Americans’ confidence in their health insurance coverage and ability to access health care increased sharply in October, amid signs of economic recovery and Congressional momentum on health reform. The Robert Wood Johnson Foundation Health Care Consumer Confidence Index (RWJF Index) rose to 104.4 points, up from 96.6 in September. The October reading reflects the most confidence American consumers have had in health care since tracking began in April 2009.
Fueling the uptick was a significant rise in Americans’ confidence in the future of their health care. The Future Health Cost Concerns Index—which measures consumer confidence about accessing health care or health insurance in the future because of cost—rose nearly 14 points from 91.2 in September to 105.0 in October. This is the largest increase in the Future Health Cost Concerns Index since the survey began. The Index is one of two indices that make up the RWJF Index.
The survey also found that fewer people are concerned about losing their coverage. In October, fewer than one in four Americans (23.3 percent) were concerned about losing their health insurance, a drop from the previous month, when one in three Americans (33.4 percent) expressed concern about losing health coverage. Additionally, the percentage of Americans who said they were worried that they would not be able to afford future health care needs dropped from 53.2 percent to 43.4 percent.
“During a month when there was considerable momentum around health reform including the passage of a reform bill by the Senate Finance Committee, the American public appears to be more confident about the future of their health care,” said Risa Lavizzo-Mourey, M.D., M.B.A., president and CEO of the Robert Wood Johnson Foundation. “Americans of every ideology know that our health care system needs to be fixed and want some type of reform.”
The RWJF Index is created from data collected by the Surveys of Consumers, with analysis provided by the University of Minnesota’s State Health Access Data Assistance Center (SHADAC). The survey evaluates consumer confidence along a spectrum of economic issues including American health care.
The RWJF Index ranges from 0 to 200. Baseline was established at 100 in spring 2009. October highlights show:
- Most people believe that health reform will improve their access to care or keep it stable.
More than seven in 10 Americans (71.9%) believe that if health reform is enacted, their access to care will improve or stay the same.
- Fewer people are unable to pay their health bills.
In October, 20.6 percent of Americans reported having trouble paying their health care bills, compared to 23.1 percent in September.
- Americans are less concerned about losing their employer sponsored coverage.
In October, 9.4 percent of people reported being worried that they will lose their employer-sponsored insurance coverage because their employer will stop providing the benefit, down from 15.5 percent in September.
- A large majority of Americans view health reform as key to addressing the economy.
Nearly eight in 10 Americans (79.2%) believe it is important that President Obama includes health reform in plans to address the economy.
“America’s economy is showing signs of recovery and consumer confidence in health care appears to be catching up,” said Lavizzo-Mourey. “Despite a handful of optimistic readings, unemployment remains high and people still feel financially pinched.
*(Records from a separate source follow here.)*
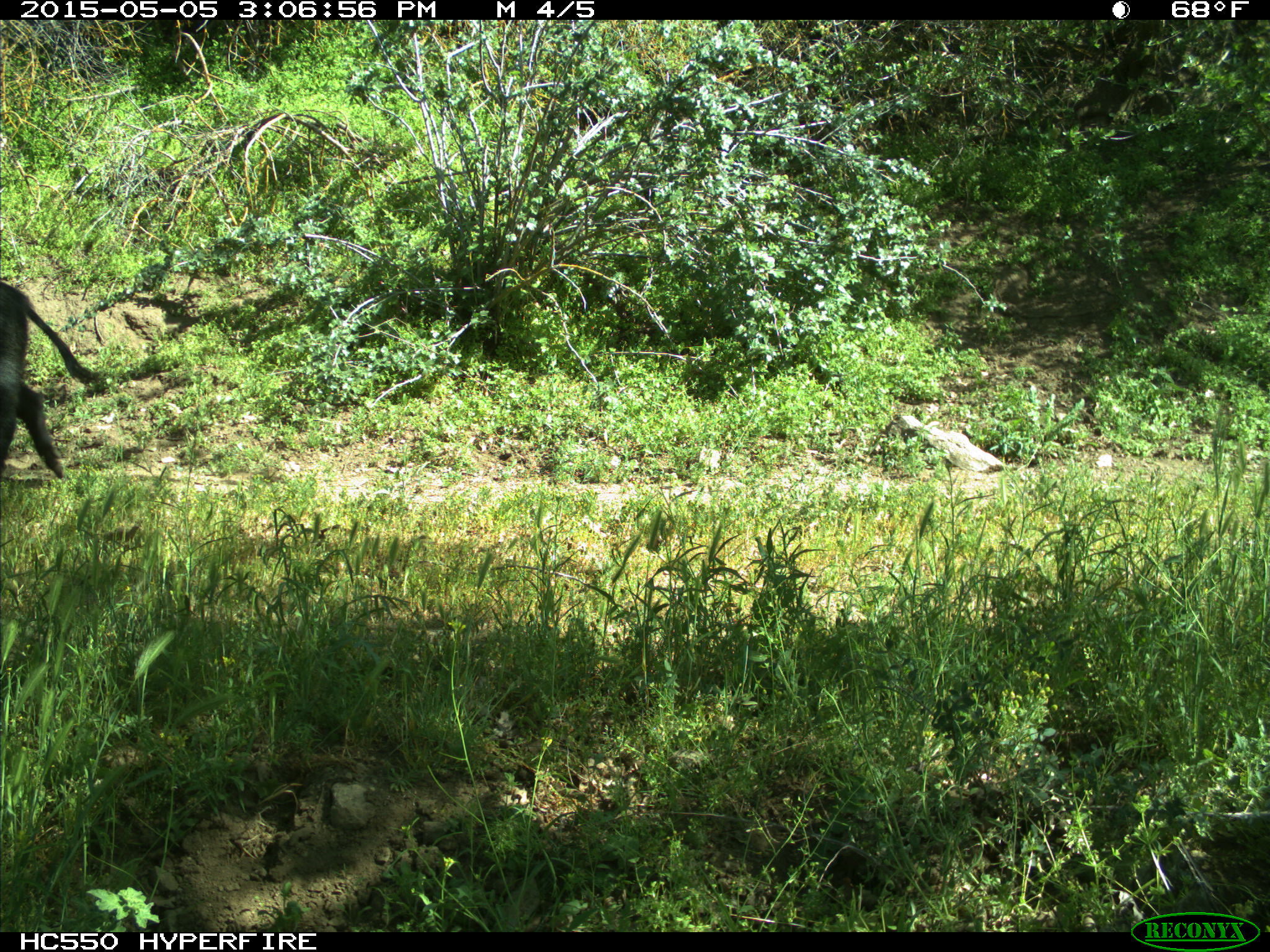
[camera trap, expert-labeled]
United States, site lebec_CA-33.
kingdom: Animalia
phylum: Chordata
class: Mammalia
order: Artiodactyla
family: Suidae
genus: Sus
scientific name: Sus scrofa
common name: wild boar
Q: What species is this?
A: Sus scrofa (wild boar).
To alleviate their economic reticence, it’s critically important that Americans know they will have access to stable health coverage now and in the future.”
The RWJF Index is comprised of two sub-indices compiled by SHADAC, the Future Health Cost Concerns Index and the Recent Health Cost Barriers Index, which gauges consumers’ recent experiences accessing health care because of cost concerns. The Recent Health Cost Barriers Index increased from 101.9 in September to 103.6 in October.
The data for the indices are collected from questions added to the Surveys of Consumers, written to construct the RWJF Index. The survey items measure access to health care, health insurance and future concerns regarding health care. For more than 50 years, the Survey Research Center at the University of Michigan has conducted the Surveys of Consumers which has been an accurate indicator for understanding and forecasting changes in the national economy. The survey’s Index of Consumer Expectations is an official component of the U.S. Dept. of Commerce’s Index of Leading Economic Indicators.